PROVIDED ENTRIES →
/---

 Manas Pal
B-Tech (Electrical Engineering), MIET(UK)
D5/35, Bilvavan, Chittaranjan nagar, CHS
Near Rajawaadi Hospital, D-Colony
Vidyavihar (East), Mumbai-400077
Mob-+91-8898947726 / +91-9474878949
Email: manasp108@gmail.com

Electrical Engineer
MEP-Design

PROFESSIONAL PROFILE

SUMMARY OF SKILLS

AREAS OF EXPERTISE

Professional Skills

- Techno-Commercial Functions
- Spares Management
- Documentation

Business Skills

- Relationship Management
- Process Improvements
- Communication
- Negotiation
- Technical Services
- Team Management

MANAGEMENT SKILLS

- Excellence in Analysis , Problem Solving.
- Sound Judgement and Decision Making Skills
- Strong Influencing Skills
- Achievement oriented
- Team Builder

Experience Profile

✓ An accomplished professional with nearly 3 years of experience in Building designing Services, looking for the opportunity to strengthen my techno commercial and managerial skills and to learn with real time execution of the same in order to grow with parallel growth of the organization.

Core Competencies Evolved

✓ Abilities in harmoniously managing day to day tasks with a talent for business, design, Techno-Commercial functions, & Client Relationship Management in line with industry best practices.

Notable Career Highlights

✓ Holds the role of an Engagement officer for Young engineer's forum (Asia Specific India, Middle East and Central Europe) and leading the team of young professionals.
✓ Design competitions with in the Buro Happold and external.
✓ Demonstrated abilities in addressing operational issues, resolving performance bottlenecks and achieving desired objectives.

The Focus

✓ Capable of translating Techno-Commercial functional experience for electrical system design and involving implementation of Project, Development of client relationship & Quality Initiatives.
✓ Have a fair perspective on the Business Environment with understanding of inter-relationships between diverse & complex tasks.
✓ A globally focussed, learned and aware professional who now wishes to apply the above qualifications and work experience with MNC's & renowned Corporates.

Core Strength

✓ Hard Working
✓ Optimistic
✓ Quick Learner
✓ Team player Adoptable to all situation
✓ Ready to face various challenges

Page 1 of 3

\---

YOUR OBJECTIVE →
All lines from the opening of the material through the line that contains "- Excellence in Analysis , Problem Solving." are to be printed exactly, with no others.

ANSWER FOR THE TASK →
 Manas Pal
B-Tech (Electrical Engineering), MIET(UK)
D5/35, Bilvavan, Chittaranjan nagar, CHS
Near Rajawaadi Hospital, D-Colony
Vidyavihar (East), Mumbai-400077
Mob-+91-8898947726 / +91-9474878949
Email: manasp108@gmail.com

Electrical Engineer
MEP-Design

PROFESSIONAL PROFILE

SUMMARY OF SKILLS

AREAS OF EXPERTISE

Professional Skills

- Techno-Commercial Functions
- Spares Management
- Documentation

Business Skills

- Relationship Management
- Process Improvements
- Communication
- Negotiation
- Technical Services
- Team Management

MANAGEMENT SKILLS

- Excellence in Analysis , Problem Solving.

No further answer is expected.